Some recent press has referred to virtualization and browser based applications as a threat to the operating system. As an IT Manager - having lived through a few technology waves - I think the arguments that are being made are unrealistic.
Today's Windows machines have Flash ROM that contains the BIOS code, the low level functions that are required to start a machine and figure out where the actual boot code resides. When they boot up they generaly flail around until they access a boot image - which most often is on a hard drive (but could be on a network drive, or a CD).
If we go to the extreme of providing a Hypervisor on the machine, then we can run virtual machines (various O/S') on top of the Hypervisor without loading Windows or Linux first.
This is great for flexibility, but you'll notice that it doesn't reduce your licensing costs with Microsoft or whomever. It also doesn't reduce the security vulnerability of your box - in fact it increases the threat surface by the number of VMs that are running at once! You might be able to use a snapshot to restore quickly if you are compromised, but that's the only security benefit.
The problem is that virtualizing an O/S just brings you more of the same. All the software related management costs come along with each instantiated machine, along with some additional complexity due to running VMs.

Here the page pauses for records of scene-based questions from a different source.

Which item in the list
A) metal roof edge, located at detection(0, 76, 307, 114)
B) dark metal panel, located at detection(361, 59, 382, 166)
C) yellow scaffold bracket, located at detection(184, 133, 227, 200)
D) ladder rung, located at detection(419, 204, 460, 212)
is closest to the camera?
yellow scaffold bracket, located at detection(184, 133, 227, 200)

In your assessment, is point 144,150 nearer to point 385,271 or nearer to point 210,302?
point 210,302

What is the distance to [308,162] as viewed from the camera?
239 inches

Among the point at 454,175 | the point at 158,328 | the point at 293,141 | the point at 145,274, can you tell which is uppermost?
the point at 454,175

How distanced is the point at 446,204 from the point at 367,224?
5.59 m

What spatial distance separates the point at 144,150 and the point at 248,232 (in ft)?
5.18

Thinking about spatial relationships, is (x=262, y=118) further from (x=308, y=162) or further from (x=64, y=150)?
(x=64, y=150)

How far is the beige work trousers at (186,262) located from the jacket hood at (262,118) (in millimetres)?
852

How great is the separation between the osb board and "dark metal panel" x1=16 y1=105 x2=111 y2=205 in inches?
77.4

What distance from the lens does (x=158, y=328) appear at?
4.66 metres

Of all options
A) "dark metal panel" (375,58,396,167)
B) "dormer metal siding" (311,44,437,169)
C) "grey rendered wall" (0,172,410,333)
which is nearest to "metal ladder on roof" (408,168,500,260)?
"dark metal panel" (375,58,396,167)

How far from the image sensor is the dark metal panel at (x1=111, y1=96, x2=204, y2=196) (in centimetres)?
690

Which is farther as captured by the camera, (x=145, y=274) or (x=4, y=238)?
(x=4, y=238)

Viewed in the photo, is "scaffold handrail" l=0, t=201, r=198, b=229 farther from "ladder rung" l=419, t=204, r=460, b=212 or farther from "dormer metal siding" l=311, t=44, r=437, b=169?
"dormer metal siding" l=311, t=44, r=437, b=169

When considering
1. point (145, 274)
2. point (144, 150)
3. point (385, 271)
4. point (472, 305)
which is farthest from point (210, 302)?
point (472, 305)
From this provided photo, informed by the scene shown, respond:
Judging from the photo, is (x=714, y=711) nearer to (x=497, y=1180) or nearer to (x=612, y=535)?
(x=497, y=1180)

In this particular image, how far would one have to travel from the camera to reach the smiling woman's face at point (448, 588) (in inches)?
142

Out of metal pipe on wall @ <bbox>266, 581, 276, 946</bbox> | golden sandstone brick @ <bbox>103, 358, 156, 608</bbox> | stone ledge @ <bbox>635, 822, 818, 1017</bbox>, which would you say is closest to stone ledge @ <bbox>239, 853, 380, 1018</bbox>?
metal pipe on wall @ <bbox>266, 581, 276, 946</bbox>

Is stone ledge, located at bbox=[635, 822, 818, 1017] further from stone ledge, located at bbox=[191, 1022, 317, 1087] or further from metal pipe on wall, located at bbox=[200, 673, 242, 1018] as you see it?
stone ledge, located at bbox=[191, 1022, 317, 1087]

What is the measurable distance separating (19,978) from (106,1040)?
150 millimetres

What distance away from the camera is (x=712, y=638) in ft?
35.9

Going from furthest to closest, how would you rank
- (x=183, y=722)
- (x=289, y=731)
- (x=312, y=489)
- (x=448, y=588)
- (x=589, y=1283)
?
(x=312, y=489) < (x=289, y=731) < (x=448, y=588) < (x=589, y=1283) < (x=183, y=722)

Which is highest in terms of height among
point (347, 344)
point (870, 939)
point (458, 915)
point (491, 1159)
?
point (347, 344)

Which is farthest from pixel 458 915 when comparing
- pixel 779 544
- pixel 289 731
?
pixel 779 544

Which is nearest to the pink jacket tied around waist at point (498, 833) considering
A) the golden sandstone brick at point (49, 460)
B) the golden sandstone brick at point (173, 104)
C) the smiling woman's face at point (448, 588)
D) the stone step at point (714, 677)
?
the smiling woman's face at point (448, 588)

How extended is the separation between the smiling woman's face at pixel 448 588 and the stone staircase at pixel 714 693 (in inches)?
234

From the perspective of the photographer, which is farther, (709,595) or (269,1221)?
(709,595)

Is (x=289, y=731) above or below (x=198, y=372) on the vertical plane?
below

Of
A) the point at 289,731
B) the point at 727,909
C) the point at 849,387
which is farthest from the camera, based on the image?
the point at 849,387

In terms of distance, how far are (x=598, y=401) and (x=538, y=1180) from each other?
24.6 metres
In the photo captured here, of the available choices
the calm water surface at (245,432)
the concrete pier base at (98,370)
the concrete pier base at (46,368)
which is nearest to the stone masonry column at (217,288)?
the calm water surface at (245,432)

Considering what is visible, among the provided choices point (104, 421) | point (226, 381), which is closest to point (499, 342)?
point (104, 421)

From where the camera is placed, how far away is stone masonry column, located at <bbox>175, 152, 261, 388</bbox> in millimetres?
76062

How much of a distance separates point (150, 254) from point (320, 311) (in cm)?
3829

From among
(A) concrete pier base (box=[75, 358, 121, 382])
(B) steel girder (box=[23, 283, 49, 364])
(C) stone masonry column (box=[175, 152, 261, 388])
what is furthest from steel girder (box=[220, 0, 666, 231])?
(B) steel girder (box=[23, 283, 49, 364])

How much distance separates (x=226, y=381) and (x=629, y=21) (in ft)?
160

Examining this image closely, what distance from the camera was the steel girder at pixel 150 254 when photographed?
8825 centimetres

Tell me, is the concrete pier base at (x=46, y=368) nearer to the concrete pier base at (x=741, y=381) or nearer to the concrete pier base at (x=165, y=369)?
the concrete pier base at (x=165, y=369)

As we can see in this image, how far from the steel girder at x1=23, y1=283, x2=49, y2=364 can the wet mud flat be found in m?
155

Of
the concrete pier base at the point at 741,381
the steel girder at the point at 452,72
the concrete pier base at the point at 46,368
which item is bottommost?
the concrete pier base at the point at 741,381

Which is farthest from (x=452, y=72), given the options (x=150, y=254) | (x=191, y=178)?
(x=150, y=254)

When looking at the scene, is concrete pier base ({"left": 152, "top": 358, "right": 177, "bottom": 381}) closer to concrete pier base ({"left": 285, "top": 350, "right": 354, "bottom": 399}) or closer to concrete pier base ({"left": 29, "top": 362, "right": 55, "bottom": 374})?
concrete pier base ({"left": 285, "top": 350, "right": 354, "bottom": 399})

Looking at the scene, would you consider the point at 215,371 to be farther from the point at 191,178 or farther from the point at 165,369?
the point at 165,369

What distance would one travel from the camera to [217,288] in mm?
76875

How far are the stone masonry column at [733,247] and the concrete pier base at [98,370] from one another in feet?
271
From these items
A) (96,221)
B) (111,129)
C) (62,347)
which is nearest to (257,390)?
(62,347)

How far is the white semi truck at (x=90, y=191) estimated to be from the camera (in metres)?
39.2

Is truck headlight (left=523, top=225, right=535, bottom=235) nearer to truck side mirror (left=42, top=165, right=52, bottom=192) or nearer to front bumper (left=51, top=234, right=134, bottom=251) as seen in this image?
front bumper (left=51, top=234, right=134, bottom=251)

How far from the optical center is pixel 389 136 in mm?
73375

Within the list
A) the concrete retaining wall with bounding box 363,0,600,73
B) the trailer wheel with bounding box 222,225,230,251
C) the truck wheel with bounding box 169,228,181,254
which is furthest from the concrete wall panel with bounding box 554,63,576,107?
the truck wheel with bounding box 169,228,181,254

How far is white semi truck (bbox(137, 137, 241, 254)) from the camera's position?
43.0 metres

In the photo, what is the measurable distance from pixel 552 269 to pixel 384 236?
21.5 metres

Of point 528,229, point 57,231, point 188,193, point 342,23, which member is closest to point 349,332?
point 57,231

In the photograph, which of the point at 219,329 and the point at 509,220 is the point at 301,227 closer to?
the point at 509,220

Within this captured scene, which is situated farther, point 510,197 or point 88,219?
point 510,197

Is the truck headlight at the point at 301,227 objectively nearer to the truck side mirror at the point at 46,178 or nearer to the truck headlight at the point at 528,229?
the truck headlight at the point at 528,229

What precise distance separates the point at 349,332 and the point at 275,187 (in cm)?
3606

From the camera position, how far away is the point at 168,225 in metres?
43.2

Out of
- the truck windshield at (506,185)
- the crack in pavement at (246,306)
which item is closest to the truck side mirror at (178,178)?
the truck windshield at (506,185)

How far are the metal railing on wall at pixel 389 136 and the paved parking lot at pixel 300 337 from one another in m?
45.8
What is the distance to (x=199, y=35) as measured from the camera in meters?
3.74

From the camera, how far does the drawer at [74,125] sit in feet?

But there is an opportunity here for a different kind of virtualization to make an impact.
A couple examples might make this clear.
1) Take a look at how BitTorrent streams files to multiple recipients. The network traffic is comprised of tiny slices of the file that come to you from many different directions. The BT application breaks the files into slices for shipment and at the client reassembles them into a recognizable file. What is created is close to an internet SAN - but a fairly slow one.
2) SETI at home, and other applications, make use of compute time on internet connected
computers. This "free" CPU resource is used to solve very large problems.
Now what if network speeds reach the point where we can store the boot image for our PCs in the "cloud". Perhaps you would keep a local cached copy of the boot image and refresh it every time you start up the machine. We might be able to produce an O/S that is never "installed" on a PC. The machine could simply run BOOTP - if there were a server waiting to provide the software load.
Well... Of course replacing everyone's home PC with a BOOTP loaded machine is impractical - much as it means that now Verizon and Comcast will have to get in the O/S provisioning business. And there is the little problem of loading the OS down in the clear via TFTP.
Yikes!
But what could happen is that we could create a storage network that runs on the excess capacity of other machines that share their bandwidth. Then, home machines would run a modified BOOTP over something like Bittorrent. The boot loader comes over the wire.
Well - how is this better than what we have today?
I think anything you load at boot time like this would have to be fairly small.
It could be about as complicated as Mac OS 6 - a basic stable OS, but with a browser
built in. But if the OS is not affected by loading programs, and everything is run in a browser
window, then we can reduce the threat of infection to software on the machine (since that would be replaced at each boot)
Need a lot of refinement, of course, but I can see where this might be headed!